It was an Archives Grant totaling about $1,000 from Tennessee Secretary of State Tre Hargett.
“I am pleased to present this grant awarded to the Cleveland Historical Branch for their important work in preserving our past and preparing future generations of Cleveland and Bradley County families,” Brooks said.
He added, “This grant is a small investment in our community and should be seen as a responsible act of government. Unfortunately, in this year’s legislative session, the House majority was forced to spend a lot of time cutting red tape and closings avenues of government irresponsibility.”
During his Friday visit to the downtown History Branch, Brooks reflected on the accomplishments of the 107th session of the Tennessee General Assembly which completed its work a few weeks ago in near record time. He said he is already looking forward to next year’s legislative session.

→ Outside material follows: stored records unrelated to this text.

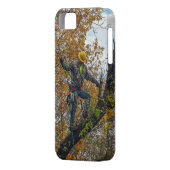 Boomchirurg Case-Mate iPhone Case (Achterkant Links)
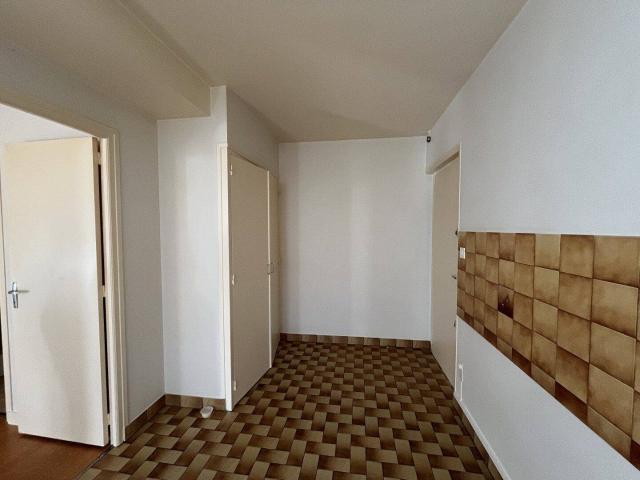Appartement location à Jarnac, Charente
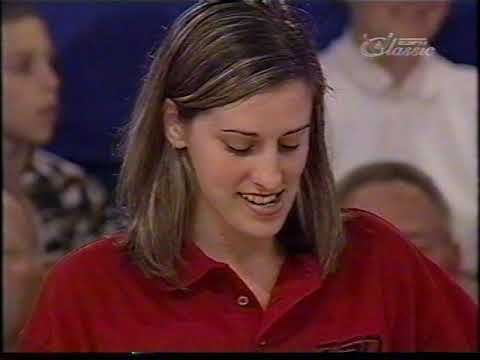 02-03 TSN 10-pin Pins Game - Quarter-Final 4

Of the Legislature’s timely completion, Brooks said the early close — which came prior to Memorial Day — was the General Assembly’s earliest adjournment in 13 years. The prompt finish saved Tennessee taxpayers $500,000, he said.
“There is no reason for the General Assembly to be working any longer than is absolutely necessary,” Brooks stressed. “Delaying adjournment only costs Tennesseans and that is when government grows. The new House majority is committed to ensuring we come home in a timely manner.”
He also highlighted other successes of the session.
“We passed a balanced budget that did not contain a single tax increase and we eliminated $1.2 billion in spending,” Brooks noted. “As Assistant Majority Leader, I was privileged to assist ushering through reforms that Tennesseans have been seeking for years. For too long, bureaucrats stood idly by and maintained the status quo. That is a failure of leadership on their part and that is inexcusable.”
Brooks continued, “I'm proud to say we will continue working proactively to find ways to enhance our state and secure its future for future generations of Tennesseans.”
The Cleveland legislator said state lawmakers will continue to focus on the creation of jobs as a priority.
“Our number one concern this year was creating a positive environment for the private sector to produce jobs in Tennessee,” Brooks said. “That will continue to be our priority next year. Tennesseans can rest assured that the new House majority will not lose our focus or momentum when it comes to making Tennessee a better place to live, work and raise our families.”